Mojo function

gather_reduce

gather_reduce[dtype: DType, gather_axis: Int, reduce_axis: Int, simd_width: Int, reduce_fn: fn[dtype: DType, width: Int](SIMD[dtype, width], SIMD[dtype, width]) -> SIMD[dtype, width]](output: LayoutTensor[dtype, layout, origin, address_space=address_space, element_layout=element_layout, layout_int_type=layout_int_type, linear_idx_type=linear_idx_type, masked=masked, alignment=alignment], input: LayoutTensor[dtype, layout, origin, address_space=address_space, element_layout=element_layout, layout_int_type=layout_int_type, linear_idx_type=linear_idx_type, masked=masked, alignment=alignment], indices: LayoutTensor[DType.int32, layout, origin, address_space=address_space, element_layout=element_layout, layout_int_type=layout_int_type, linear_idx_type=linear_idx_type, masked=masked, alignment=alignment], reduce_init: Scalar[dtype])
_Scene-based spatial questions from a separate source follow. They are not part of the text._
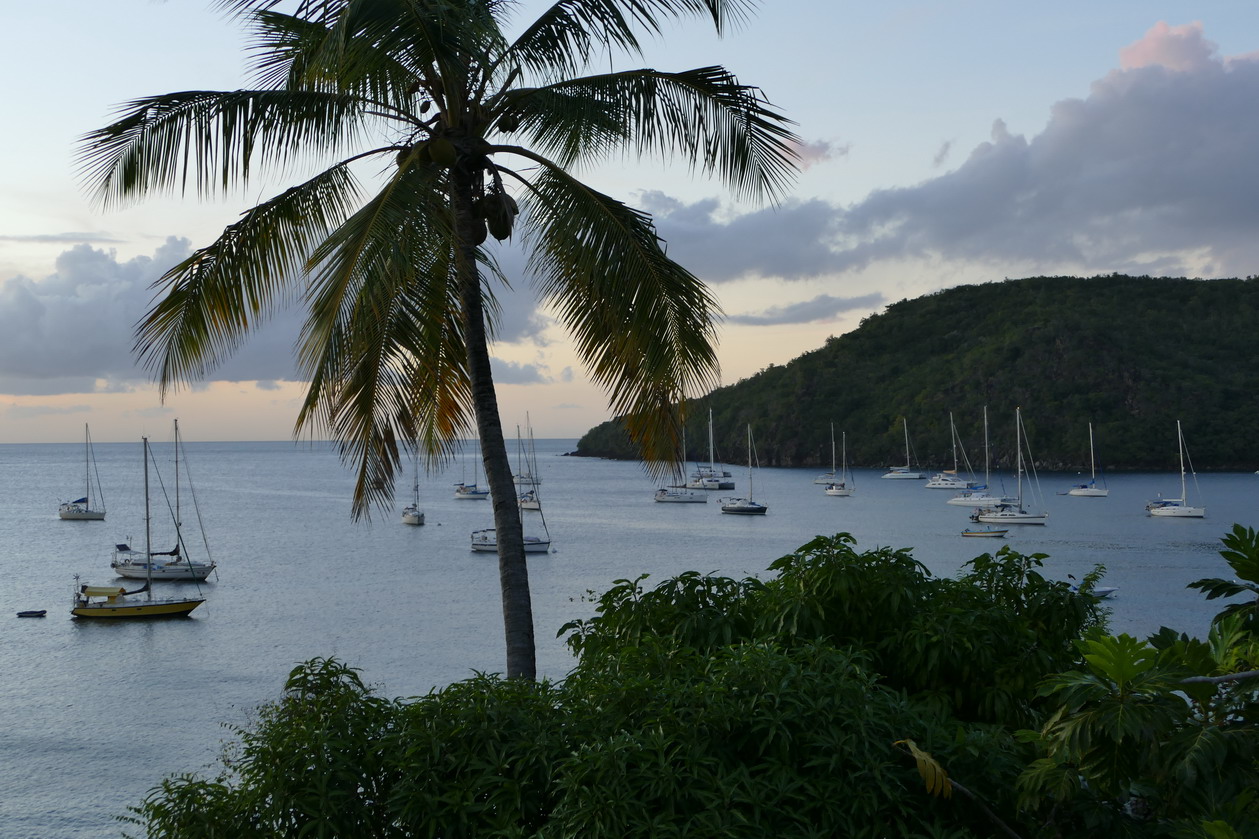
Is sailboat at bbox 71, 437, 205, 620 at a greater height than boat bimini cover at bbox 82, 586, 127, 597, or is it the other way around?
boat bimini cover at bbox 82, 586, 127, 597

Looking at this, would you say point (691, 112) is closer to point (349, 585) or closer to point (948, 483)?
point (349, 585)

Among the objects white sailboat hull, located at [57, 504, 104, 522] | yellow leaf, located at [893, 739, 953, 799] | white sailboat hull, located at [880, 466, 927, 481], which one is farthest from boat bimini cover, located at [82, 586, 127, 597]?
white sailboat hull, located at [880, 466, 927, 481]

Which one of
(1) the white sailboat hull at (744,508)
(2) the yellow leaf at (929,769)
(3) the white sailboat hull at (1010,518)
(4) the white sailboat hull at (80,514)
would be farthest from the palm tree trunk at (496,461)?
(4) the white sailboat hull at (80,514)

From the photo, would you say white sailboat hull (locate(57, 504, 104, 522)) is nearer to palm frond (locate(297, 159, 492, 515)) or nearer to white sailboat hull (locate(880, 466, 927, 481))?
white sailboat hull (locate(880, 466, 927, 481))

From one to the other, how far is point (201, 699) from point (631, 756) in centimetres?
3158

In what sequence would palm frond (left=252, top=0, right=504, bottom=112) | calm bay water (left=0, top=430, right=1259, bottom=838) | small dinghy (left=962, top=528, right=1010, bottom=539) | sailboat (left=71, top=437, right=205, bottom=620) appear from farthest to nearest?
small dinghy (left=962, top=528, right=1010, bottom=539) → sailboat (left=71, top=437, right=205, bottom=620) → calm bay water (left=0, top=430, right=1259, bottom=838) → palm frond (left=252, top=0, right=504, bottom=112)

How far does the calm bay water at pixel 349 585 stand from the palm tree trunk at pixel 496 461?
1.73 m

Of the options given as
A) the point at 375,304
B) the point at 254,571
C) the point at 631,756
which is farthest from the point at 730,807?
the point at 254,571

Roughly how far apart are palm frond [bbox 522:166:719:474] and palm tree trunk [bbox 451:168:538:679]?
65 centimetres

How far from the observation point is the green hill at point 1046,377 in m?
103

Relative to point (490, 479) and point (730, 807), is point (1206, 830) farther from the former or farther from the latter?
point (490, 479)

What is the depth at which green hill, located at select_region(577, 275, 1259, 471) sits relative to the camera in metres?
103

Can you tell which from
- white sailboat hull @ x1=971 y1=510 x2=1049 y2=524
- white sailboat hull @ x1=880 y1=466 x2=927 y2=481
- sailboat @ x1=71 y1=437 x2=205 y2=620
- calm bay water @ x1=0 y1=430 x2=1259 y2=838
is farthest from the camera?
white sailboat hull @ x1=880 y1=466 x2=927 y2=481

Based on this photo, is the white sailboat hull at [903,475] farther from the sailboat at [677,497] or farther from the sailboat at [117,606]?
the sailboat at [117,606]
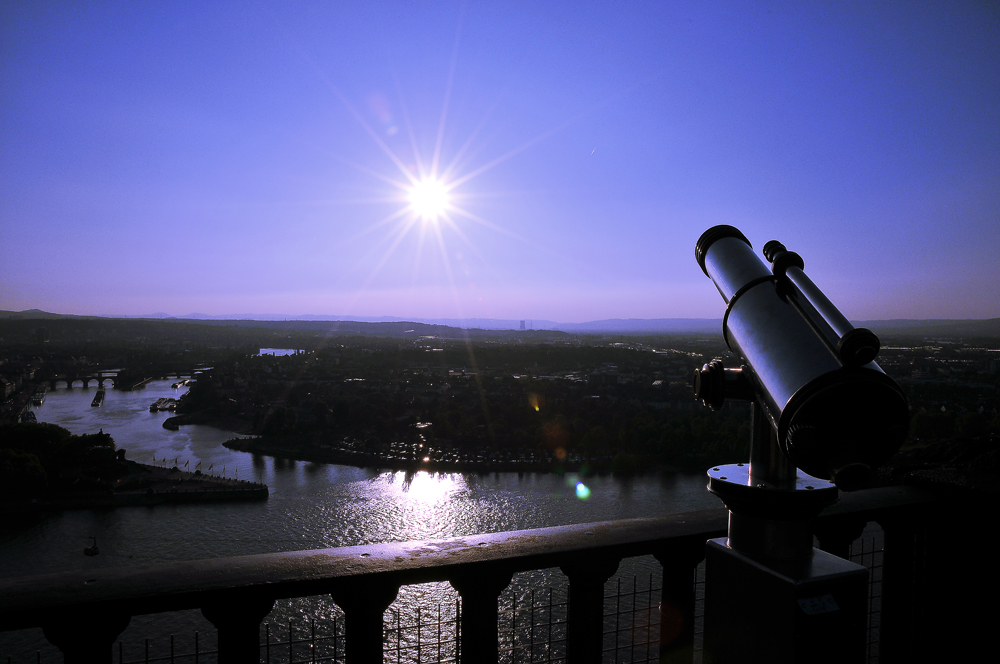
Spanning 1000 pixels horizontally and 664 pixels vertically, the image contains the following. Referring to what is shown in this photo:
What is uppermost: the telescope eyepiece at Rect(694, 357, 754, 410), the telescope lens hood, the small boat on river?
the telescope lens hood

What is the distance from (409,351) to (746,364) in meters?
48.0

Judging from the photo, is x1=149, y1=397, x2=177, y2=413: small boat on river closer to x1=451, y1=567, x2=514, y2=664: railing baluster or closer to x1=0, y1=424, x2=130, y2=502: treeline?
x1=0, y1=424, x2=130, y2=502: treeline

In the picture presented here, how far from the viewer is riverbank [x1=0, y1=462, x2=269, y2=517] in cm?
1295

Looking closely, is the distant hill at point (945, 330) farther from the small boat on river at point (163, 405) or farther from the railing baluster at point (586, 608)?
the small boat on river at point (163, 405)

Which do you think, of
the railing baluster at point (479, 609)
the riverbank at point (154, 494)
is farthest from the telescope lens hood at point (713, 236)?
the riverbank at point (154, 494)

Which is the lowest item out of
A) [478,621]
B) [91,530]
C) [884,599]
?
[91,530]

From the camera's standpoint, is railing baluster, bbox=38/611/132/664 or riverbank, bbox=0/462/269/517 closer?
railing baluster, bbox=38/611/132/664

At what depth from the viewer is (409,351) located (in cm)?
4809

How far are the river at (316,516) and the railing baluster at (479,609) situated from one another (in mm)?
7348

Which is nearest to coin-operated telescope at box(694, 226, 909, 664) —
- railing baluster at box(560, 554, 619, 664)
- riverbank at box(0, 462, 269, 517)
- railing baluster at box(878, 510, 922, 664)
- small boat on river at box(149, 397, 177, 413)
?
railing baluster at box(560, 554, 619, 664)

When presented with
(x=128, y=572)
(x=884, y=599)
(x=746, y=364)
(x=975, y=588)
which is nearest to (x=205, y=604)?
(x=128, y=572)

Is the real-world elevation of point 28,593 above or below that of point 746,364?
below

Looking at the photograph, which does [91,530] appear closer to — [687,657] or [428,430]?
[428,430]

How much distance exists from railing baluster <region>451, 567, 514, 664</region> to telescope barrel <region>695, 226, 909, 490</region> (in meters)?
0.48
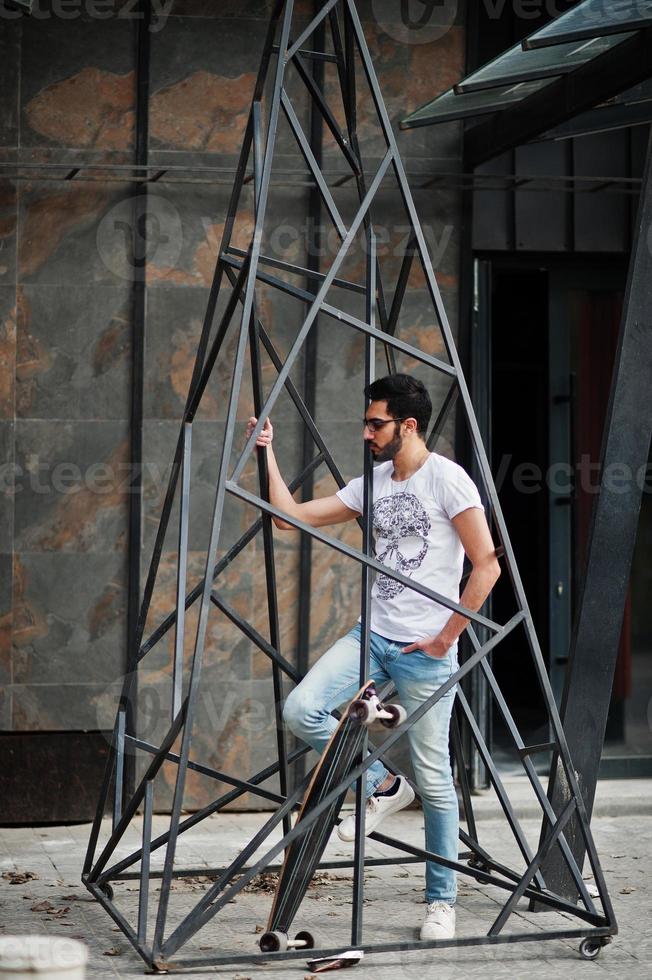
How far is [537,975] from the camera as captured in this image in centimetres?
499

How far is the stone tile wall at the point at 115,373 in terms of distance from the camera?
787 centimetres

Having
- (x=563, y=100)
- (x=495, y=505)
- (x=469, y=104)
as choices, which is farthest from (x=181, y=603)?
(x=469, y=104)

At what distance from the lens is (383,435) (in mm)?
5426

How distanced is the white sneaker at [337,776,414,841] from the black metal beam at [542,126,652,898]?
0.81 meters

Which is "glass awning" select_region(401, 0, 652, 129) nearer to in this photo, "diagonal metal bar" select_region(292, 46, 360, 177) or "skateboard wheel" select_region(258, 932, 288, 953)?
"diagonal metal bar" select_region(292, 46, 360, 177)

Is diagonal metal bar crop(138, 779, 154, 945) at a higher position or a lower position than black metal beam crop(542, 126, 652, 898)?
lower

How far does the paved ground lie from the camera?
507cm

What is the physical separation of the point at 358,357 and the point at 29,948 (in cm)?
526

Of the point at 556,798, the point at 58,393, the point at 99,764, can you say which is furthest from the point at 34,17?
the point at 556,798

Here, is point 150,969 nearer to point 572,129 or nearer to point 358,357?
point 358,357

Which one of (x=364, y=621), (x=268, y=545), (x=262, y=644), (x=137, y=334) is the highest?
(x=137, y=334)
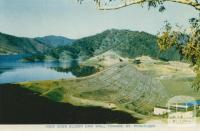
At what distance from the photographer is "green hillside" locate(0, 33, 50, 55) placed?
30.2 feet

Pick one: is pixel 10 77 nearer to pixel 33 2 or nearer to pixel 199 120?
pixel 33 2

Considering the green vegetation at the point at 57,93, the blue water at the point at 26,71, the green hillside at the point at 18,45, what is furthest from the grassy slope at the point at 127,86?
the green hillside at the point at 18,45

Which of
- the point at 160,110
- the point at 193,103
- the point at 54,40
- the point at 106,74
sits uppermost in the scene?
the point at 54,40

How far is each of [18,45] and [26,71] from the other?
48 cm

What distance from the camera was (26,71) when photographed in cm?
914

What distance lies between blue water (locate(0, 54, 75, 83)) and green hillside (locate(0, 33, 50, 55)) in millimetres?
134

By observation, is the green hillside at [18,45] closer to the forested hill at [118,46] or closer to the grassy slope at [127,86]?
the forested hill at [118,46]

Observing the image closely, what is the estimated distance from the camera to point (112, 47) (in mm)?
9242

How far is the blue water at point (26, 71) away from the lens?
9.12 m

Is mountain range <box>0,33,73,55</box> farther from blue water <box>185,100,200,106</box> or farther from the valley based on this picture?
blue water <box>185,100,200,106</box>

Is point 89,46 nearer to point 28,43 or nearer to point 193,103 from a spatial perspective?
point 28,43

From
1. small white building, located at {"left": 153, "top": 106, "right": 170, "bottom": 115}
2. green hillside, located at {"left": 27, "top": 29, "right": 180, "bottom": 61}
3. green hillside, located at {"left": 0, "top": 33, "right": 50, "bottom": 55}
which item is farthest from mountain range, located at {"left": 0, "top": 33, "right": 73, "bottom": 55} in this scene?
small white building, located at {"left": 153, "top": 106, "right": 170, "bottom": 115}

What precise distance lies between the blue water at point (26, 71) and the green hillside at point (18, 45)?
0.13 metres

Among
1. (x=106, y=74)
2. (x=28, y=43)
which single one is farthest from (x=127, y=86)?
(x=28, y=43)
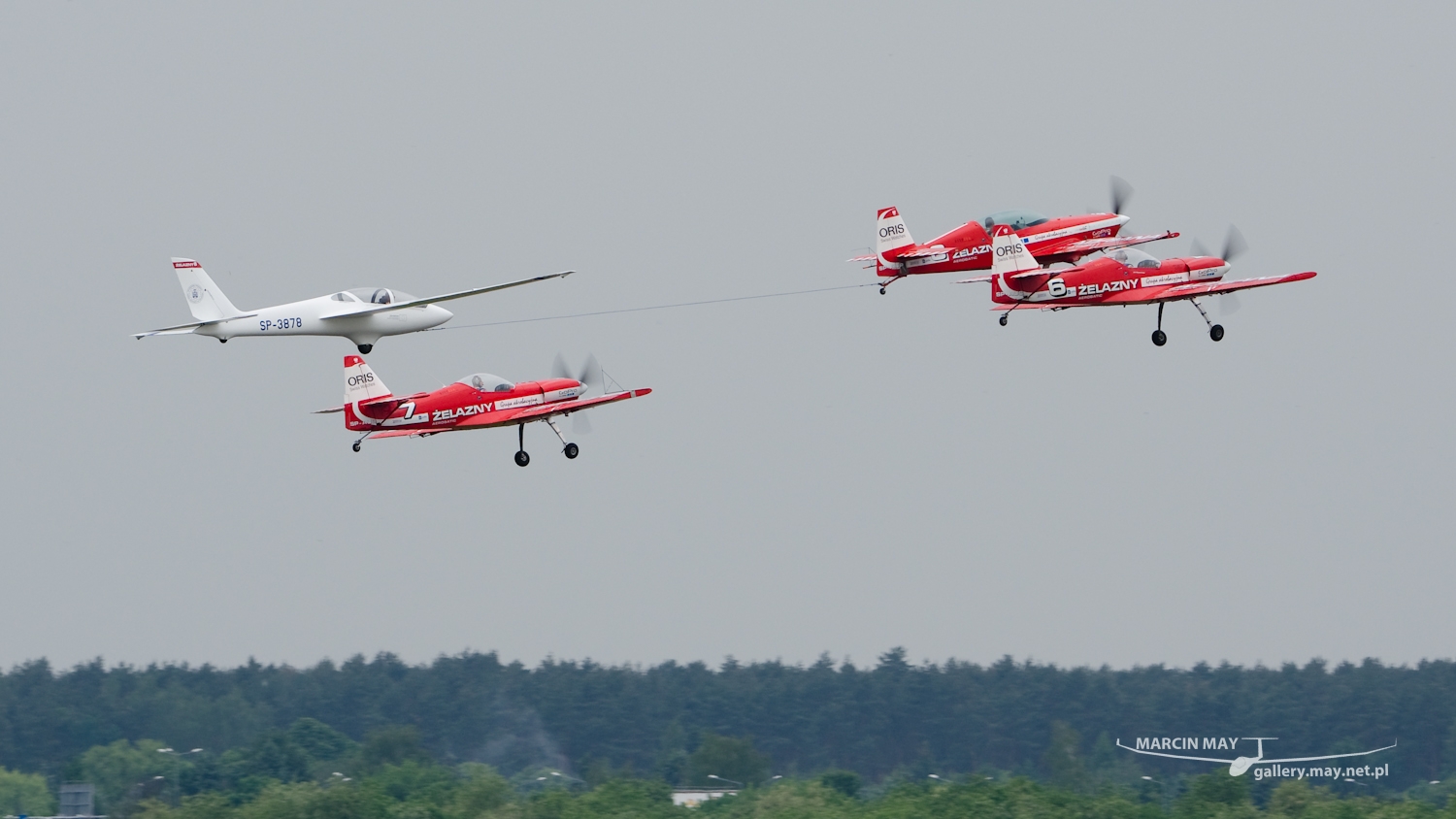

Computes output[i, j, k] = input[indices[i, j], k] and simultaneously reduces the output across axis 1 to produce output[i, k].

The motivating use-case for this is multi-hot embeddings in recommender models. This provides similar functionality to Torch's EmbeddingBag layer. In that context, i is the batch dimension, j is the multi-hot dimension, and k is the embedding dimension.